The first 300 s of the WLTP are used as a reference. The reason for using the first 300 s of the WLTP test cycle is that they are considered to be representative of typical urban driving conditions. During this phase, the vehicle undergoes multiple acceleration and deceleration cycles, simulating stop-and-go traffic and city driving. The results of the total torque demand of the first MPC, which is the total torque request control signal, and the torque distribution of the second MPC, taking into account the corresponding constraints of the engine and the motor, are given in
Figure 10.
In
Figure 11 and
Figure 12, the torque produced by the engine and motor, shaft speed, consumed power, and lost power results are given.
The gear shifting of the gearbox is performed via the lookup table based on the accelerator pedal and vehicle velocity, which is converted from the output shaft speed. The gear shifting results, which are obtained by also considering the slope of the road, are given in
Figure 13. For some period of the simulation, due to the braking priority, the accelerator pedal is set to zero.
The SOC, voltage, and current results are given in
Figure 14 for the battery. When the SOC is 80%, a voltage of 260 V is provided, and the voltage value changes as the SOC value changes. Other factors affecting the change in the voltage value are the ohmic resistance and the double-layer effect (Butler–Volmer). In line with these effects, relaxation is observed between 80 and 140s. The charging current is shown as a positive value, the discharging current is shown as a negative value, and it is observed that the current is between the limits, which are the MPC current constraints given in
Figure 7.
In order to examine the behavior of MPC with different initial SOC values and its results against the SOC constraint, simulation results are obtained by assigning an initial SOC value from the upper SOC limit, a value from the middle of the SOC limit, and a value close to the lower SOC limit. At different initial SOC values, it is observed that it does not violate the SOC constraints, and there are differences in the behavior of MPC. In order not to violate the SOC lower limit, it is observed that the electric motor generally works in the charging regions. While the initial SOC values are 80 and 50, it is observed that the electric motor is frequently used for higher efficiency. Additionally, the battery voltage values also change due to different initial SOC values. The SOC and battery voltage results are given in
Figure 15.
In the simulation where the initial SOC value is close to the lower limit, the current values are usually in the positive (charging) region, not to violate the SOC lower limit. However, in the simulations with the initial SOC values of 80 and 50, a similar current profile with frequent charging and discharging is observed in
Figure 16.
Finally, motor and engine torque behaviors are given at different initial SOC values in
Figure 17. In the simulation, where the initial SOC value is close to the lower limit, the motor is generally used as a generator, and the engine mainly provides the requested traction torque.

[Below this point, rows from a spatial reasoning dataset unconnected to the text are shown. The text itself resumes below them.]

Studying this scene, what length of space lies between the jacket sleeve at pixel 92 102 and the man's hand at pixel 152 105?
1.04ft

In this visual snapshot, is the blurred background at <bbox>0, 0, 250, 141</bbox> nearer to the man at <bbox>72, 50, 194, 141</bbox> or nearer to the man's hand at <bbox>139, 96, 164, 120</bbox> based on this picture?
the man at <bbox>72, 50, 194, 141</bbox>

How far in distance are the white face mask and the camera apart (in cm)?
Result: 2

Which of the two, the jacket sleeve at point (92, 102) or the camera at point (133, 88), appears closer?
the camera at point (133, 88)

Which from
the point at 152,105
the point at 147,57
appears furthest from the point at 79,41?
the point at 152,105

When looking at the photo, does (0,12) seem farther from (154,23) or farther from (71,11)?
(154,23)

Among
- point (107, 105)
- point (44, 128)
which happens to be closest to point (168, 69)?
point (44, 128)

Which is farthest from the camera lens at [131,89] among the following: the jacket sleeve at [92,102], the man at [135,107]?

An examination of the effects of the SOH on the SOC is one of the important points of this study. The battery chemistry, cycle aging, and cell temperature are the main factors in SOH changes. The cycling aging and cell temperature effects on the SOH are shown in accordance with the SOC window in
Figure 18.
In the figure above, the SOH effect of the battery under different conditions is examined. Under the conditions of 3200 cycles and a cell temperature of 25 °C, the SOH is 90%, the internal resistance is equal to 108.5% of the initial resistance value, and Q is equal to 5.85 Ah. Under the conditions of 4400 cycles and a cell temperature of 25 °C, the SOH is 85%, the internal resistance is equal to 116.4% of the initial resistance value, and Q is equal to 5.525 Ah. Under the conditions of 5500 cycles and a cell temperature of 25 °C, the SOH is 80%, the internal resistance is equal to 130.2% of the initial resistance value, and Q is equal to 5.2 Ah.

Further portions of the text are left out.